I feel like it might do better on iOS. iOS tends to generally be a great market for small games.

But the PC market might work too.

I found this site for the PC: http://www.datawaregames.com/html/kids.htm

Looks cool. I suppose if you build a website, stick with a target audience, they will come. Theoretically.

Take a look at swrve and flurry's data reports, as that would help out. There is something else that was missing in the replies, and that is segmenting your market based on income.

iOS usually goes along with the middle & upper class, so if you want to make a serious game that's more geared towards in app purchases (for an educational benefit of course), I would stick with iOS. If you want to hit the schools though, as Sloper mentioned, then you would be generally looking as a one off purchase (if it is for sale) and go with PC.

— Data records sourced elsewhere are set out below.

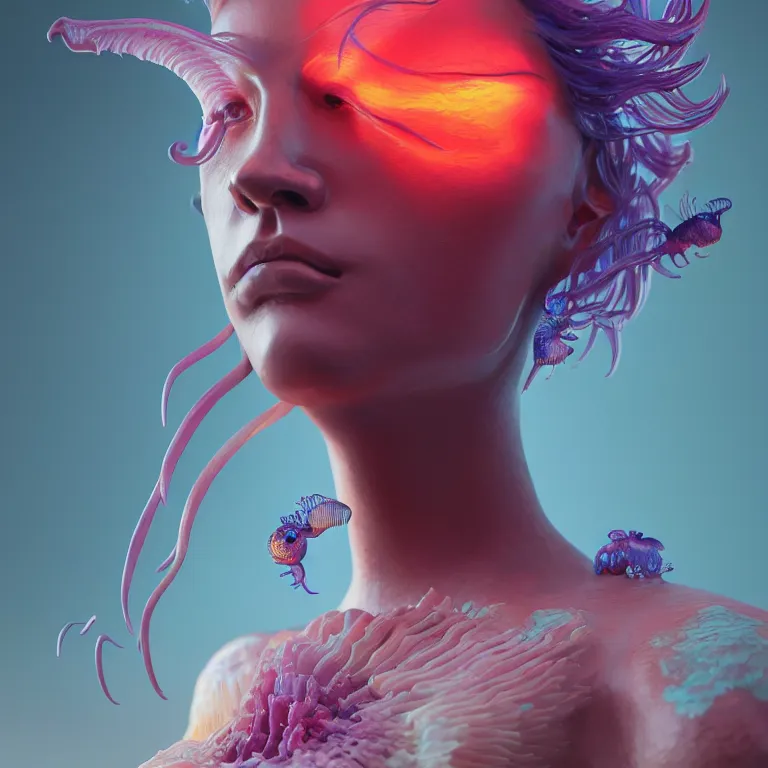 Image similar to goddess full painted acryllic sculpture close-up portrait. orchid bird phoenix jellyfish betta fish, intricate artwork by Tooth Wu and wlop and beeple. octane render, trending on artstation, greg rutkowski very coherent symmetrical artwork. cinematic, hyper realism, high detail, octane render, 8k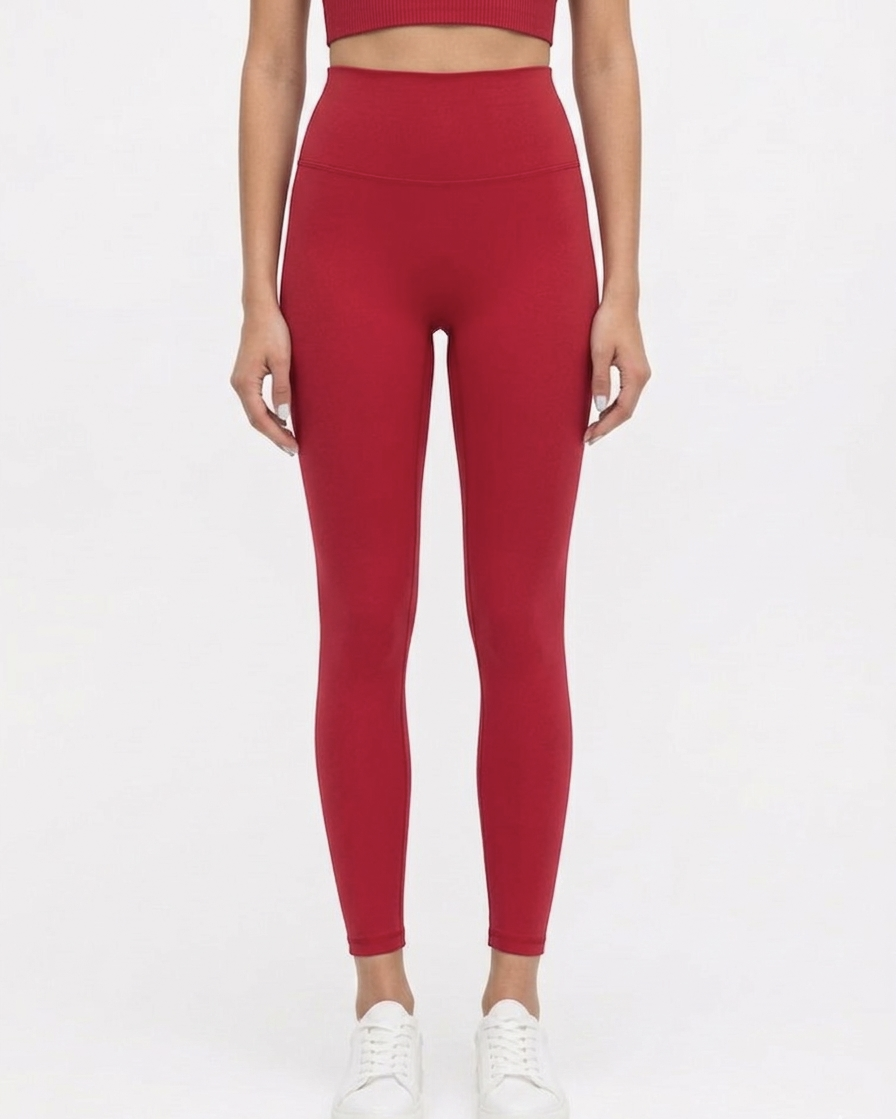 MUROK Red High-Waisted Leggings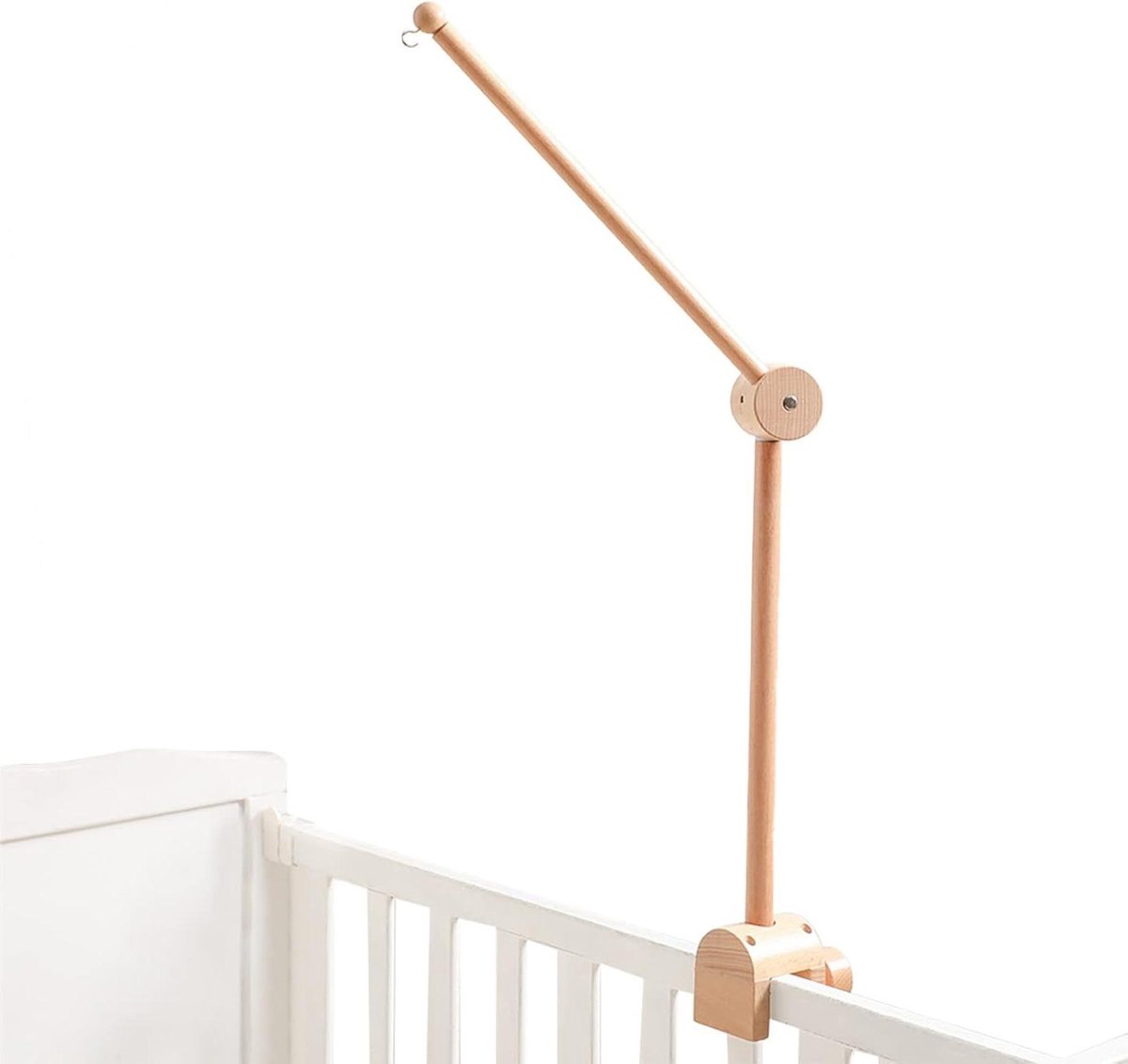 Babywieghouder Houten - Mobiele Houder Babybed - Decoratie Babykamer - Eenvoudige Montage - Max 2.6cm Opening - Natuurlijk Hout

Other things with iOS, other than the income class that tags along with it, is the demographics and stuff. You can find out more information there with swrve and flurry though. It's always good to do research with these things.

Cheers

Let me create worlds, and I'll let you imagine they are realities.

Are you thinking for home use or education? I think phones are a bit small but kids love tablets and schools are definitely starting to use them.

For young children I'd say tablets are just more accessible, having watched all my friends have kids over the last few years they all like playing with iPads at age 2 and above but wouldn't be using a laptop/desktop for some years.